Another moment of silence. I watched the two of them very closely, looking for the trembles or twitches that sometimes followed when they were emotionally wrung out. The two of them were rock steady. "Very well," Hickory said. "We will inform our government of your decision."

"Tell them that I will consider it some other time. Maybe in a year," I said. Maybe by that time I could convince Gretchen to go with me. And Enzo. As long as we were daydreaming here.

"We will tell them," Hickory said, and then it and Dickory did a little head bow and departed.

I looked around. Some of the people in the common area were watching Hickory and Dickory leave; the others were looking at me with strange expressions. I guess they'd never seen a girl with her own pet aliens before.

I sighed. I pulled out my PDA to contact Gretchen but then stopped before I accessed her address. Because as much as I didn't want to be alone in the larger sense, at that moment, I needed a time out. Something was going on, and I needed to figure what it was. Because whatever it was, it was making me nervous.

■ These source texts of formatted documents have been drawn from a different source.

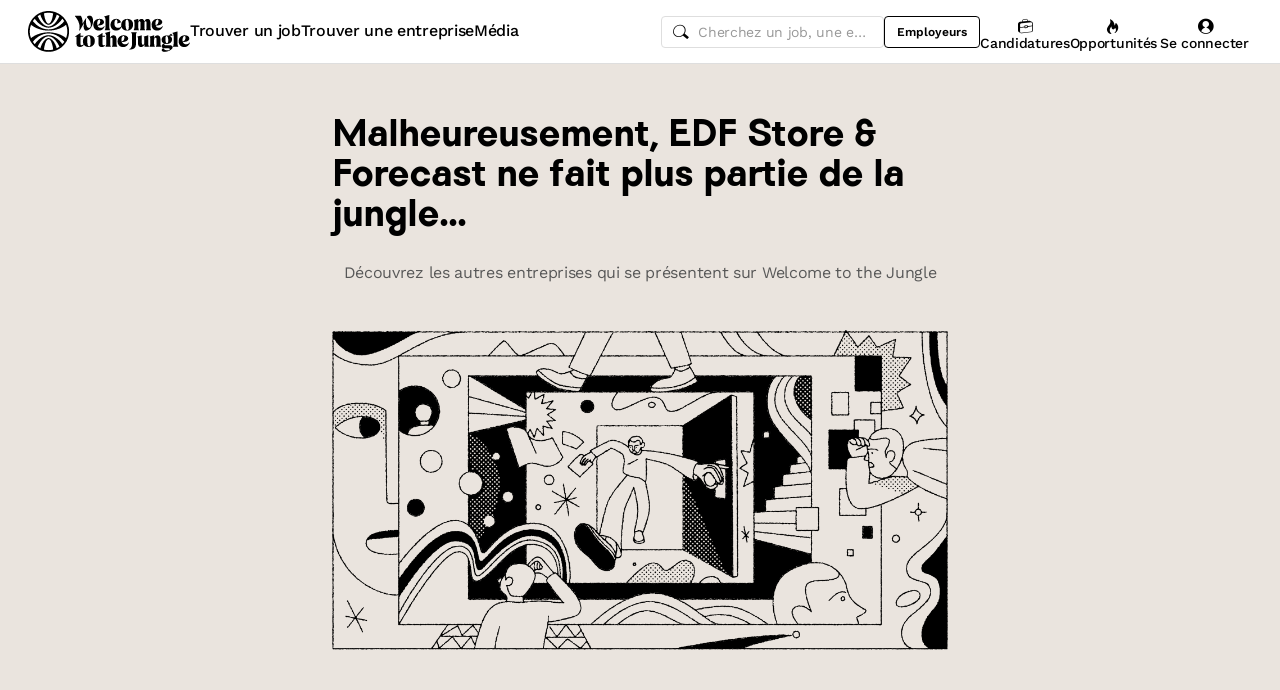

--- FILE ---
content_type: text/javascript
request_url: https://cdn.welcometothejungle.com/wttj-front/production/assets/getNestedFilterTranslations-romHekVS.js
body_size: 288
content:
import{N as s,U as f,P as o,V as R,X as i,W as n}from"./getSearchCountryCode-Dbtaqi9z.js";const I=({name:e,nestedFilters:_,value:E})=>{if(e===s||e===f)return _?.profession_categories?.find(r=>r.reference===E)?.name;if(e===o||e===R)return _?.profession_categories?.flatMap(r=>r.sub_categories)?.find(r=>r.reference===E)?.name;if(e===i)return _?.sectors?.find(r=>r.reference===E)?.name;if(e===n)return _?.sectors?.flatMap(r=>r.sub_sectors)?.find(r=>r.reference===E)?.name};export{I as g};


--- FILE ---
content_type: text/javascript
request_url: https://cdn.welcometothejungle.com/wttj-front/production/assets/empty-lDRNwjFe.js
body_size: -135
content:
const s=""+_toCdnUrl("assets/empty-BImpZuBs.webp");export{s as i};


--- FILE ---
content_type: text/javascript
request_url: https://cdn.welcometothejungle.com/wttj-front/production/assets/styles-BKUN1S3D.js
body_size: 301
content:
import{aN as a,aK as t,aJ as d}from"./loading.styled-Bpt9gnCL.js";import{cx as l}from"./app-c5TIykpV.js";const n=t(l)(({origin:o})=>d`
    height: ${!!o&&"90%"};
    min-height: ${!!o&&"90%"};
  `),s=t.box`
  padding-left: xxl;
  padding-right: xxl;
  padding-bottom: 3xl;
  border-bottom: 1px solid ${a("colors.neutral-30")};

  @media (min-width: lg) {
    padding-left: 3xl;
    padding-right: 3xl;
  }

  &:last-child {
    padding-bottom: 0;
    border-bottom: none;
  }
`;export{s as B,n as S};


--- FILE ---
content_type: text/javascript
request_url: https://cdn.welcometothejungle.com/wttj-front/production/assets/getCurrency-DT4HS23R.js
body_size: -25
content:
const R={FR:"EUR",ES:"EUR",US:"USD",CZ:"CZK",SK:"CZK"},S=["USD","EUR","CZK","GBP","CAD"],U=["FR","ES","US","CZ","SK"];function E(C){return R[C]||null}export{U as C,S as a,E as g};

I put the PDA back in my pocket, thought about what Hickory and Dickory just said to me, and worried.

[page]


There was a rattle and then a thump and then a whine as the shuttle's lifters and engines died down. That was it; we had landed on Roanoke. We were home, for the very first time.

"What's that smell?" Gretchen said, and wrinkled her nose.

I took a sniff and did some nose wrinkling of my own. "I think the pilot landed in a pile of rancid socks," I said. I calmed Babar, who was with us and who seemed excited about something; maybe he liked the smell.

"That's the planet," said Anna Faulks. She was one of the Magellan crew, and had been down to the planet several times, unloading cargo. The colony's base camp was almost ready for the colonists; Gretchen and I, as children of colony leaders, were being allowed to come down on one of the last cargo shuttles rather than having to take a cattle car shuttle with everyone else. Our parents had already been on planet for days, supervising the unloading. "And I've got news for you," Faulks said. "This is about as pretty as the smells get around here. When you get a breeze coming in from the forest, then it gets really bad."

"Why?" I asked. "What does it smell like then?"

"Like everyone you know just threw up on your shoes," Faulks said.

"Wonderful," Gretchen said.

There was a grinding clang as the massive doors of the cargo shuttle opened. There was a slight breeze as the air in the cargo bay puffed out into the Roanoke sky. And then the smell really hit us.

Faulks smiled at us. "Enjoy it, ladies. You're going to be smelling it every day for the rest of your lives."

"So are you," Gretchen said to Faulks.

Faulks stopped smiling at us. "We're going to start moving these cargo containers in a couple of minutes," she said. "You two need to clear out and get out of our way. It would be a shame if your precious selves got squashed underneath them." She turned away from us and started toward the rest of the shuttle cargo crew.